STUDY TEXT:
▶

Paul Moloney, The therapy industry: The irresistible rise of the talking cure, and why it doesn’t work

IssueDecember 2013
Review by Charlotte Potter-Powell

What does a book about therapy have to do with the peace movement?

Psychological difficulties and their treatment are often thought of as a personal and humanitarian issue, as apolitical. Paul Moloney disagrees; he argues that much of the unhappiness treated by therapists is the result of living in relative poverty, powerlessness and inequality in a consumer society.

These problems demand collective social change; yet the disciplines of psychiatry and psychotherapy contribute to a narrative in which individuals are responsible for resolving their own distress, overseen by a therapist who is usually middle-class, and (increasingly) a state employee. This approach not only fails to address the material difficulties facing individual clients, but ‘actively bolsters and protects those aspects of society that manufacture illness.’

Moloney provides a fascinating critical tour of the role of therapy in modern Britain. And yet I am unconvinced that his oppositional stance against the ‘therapy industry’ is necessary. Cumulatively building his arguments against therapies as diverse as psychoanalysis, person-centred counselling and Cognitive Behavioural Therapy, he highlights the pitfalls of each model without acknowledging that therapists themselves have made the same arguments and developed alternatives.

◀

TASK REQUIREMENTS: In the book review above, what does Moloney argue causes much of the unhappiness that therapists treat?

EXTRACTED DATA:
▶

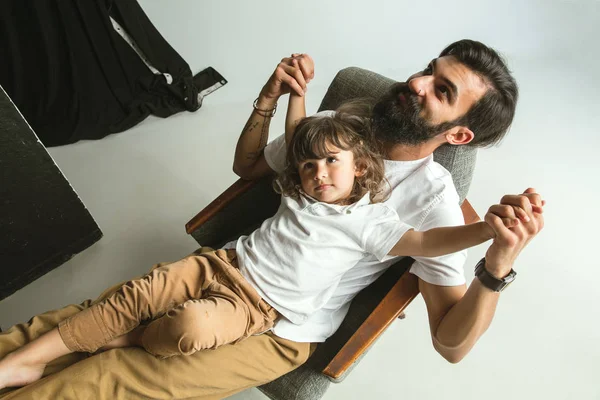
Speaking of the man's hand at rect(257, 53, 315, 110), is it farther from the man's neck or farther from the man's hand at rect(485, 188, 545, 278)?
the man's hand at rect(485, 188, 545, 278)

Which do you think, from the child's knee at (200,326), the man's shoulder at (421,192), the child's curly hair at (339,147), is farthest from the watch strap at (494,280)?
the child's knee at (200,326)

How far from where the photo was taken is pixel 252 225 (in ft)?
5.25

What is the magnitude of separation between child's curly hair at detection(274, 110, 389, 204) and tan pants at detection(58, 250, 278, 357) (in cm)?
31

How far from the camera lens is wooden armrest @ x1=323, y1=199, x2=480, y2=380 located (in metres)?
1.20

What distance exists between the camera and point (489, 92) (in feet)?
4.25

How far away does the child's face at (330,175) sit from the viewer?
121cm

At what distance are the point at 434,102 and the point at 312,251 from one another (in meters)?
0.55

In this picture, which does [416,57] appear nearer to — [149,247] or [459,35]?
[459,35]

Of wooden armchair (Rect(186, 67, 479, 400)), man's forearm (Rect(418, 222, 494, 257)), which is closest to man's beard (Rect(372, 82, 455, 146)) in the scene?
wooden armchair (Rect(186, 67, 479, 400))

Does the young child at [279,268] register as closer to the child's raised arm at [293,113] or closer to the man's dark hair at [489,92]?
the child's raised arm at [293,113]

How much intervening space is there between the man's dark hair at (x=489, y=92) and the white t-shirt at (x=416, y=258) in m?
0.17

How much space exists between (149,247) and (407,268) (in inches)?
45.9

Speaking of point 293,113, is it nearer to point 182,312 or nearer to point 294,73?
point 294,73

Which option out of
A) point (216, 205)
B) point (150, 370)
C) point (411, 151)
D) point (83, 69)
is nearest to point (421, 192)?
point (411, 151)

◀
▶

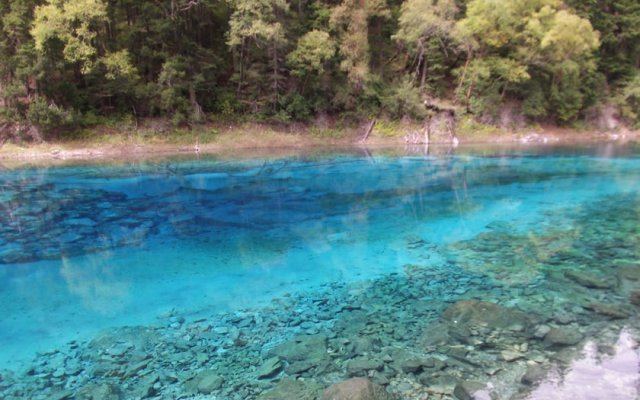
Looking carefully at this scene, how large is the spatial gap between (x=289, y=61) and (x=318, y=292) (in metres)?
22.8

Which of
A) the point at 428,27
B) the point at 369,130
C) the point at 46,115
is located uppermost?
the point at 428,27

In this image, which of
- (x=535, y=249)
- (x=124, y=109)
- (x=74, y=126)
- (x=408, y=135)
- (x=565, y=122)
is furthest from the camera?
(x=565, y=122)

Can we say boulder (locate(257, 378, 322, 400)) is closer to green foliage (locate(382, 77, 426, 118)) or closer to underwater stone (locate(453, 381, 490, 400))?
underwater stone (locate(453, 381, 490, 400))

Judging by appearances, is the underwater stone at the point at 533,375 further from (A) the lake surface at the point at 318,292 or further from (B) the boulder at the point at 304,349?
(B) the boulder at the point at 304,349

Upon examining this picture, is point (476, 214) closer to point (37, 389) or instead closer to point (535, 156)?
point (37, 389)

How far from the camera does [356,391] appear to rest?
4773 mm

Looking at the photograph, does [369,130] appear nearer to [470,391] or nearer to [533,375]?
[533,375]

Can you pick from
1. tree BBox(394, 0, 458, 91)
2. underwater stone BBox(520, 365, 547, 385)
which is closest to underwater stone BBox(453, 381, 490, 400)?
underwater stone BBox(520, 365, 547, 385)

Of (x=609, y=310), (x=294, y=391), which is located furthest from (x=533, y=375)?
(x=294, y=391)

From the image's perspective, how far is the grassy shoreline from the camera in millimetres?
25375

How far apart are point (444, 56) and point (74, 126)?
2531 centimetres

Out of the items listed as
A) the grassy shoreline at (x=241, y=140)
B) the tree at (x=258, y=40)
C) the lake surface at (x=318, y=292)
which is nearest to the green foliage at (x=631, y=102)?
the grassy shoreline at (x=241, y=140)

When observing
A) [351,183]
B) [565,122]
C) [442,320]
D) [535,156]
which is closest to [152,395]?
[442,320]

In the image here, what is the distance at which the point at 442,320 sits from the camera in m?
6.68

◀

SOLUTION FOR THIS PROBLEM: Living in relative poverty, powerlessness and inequality in a consumer society.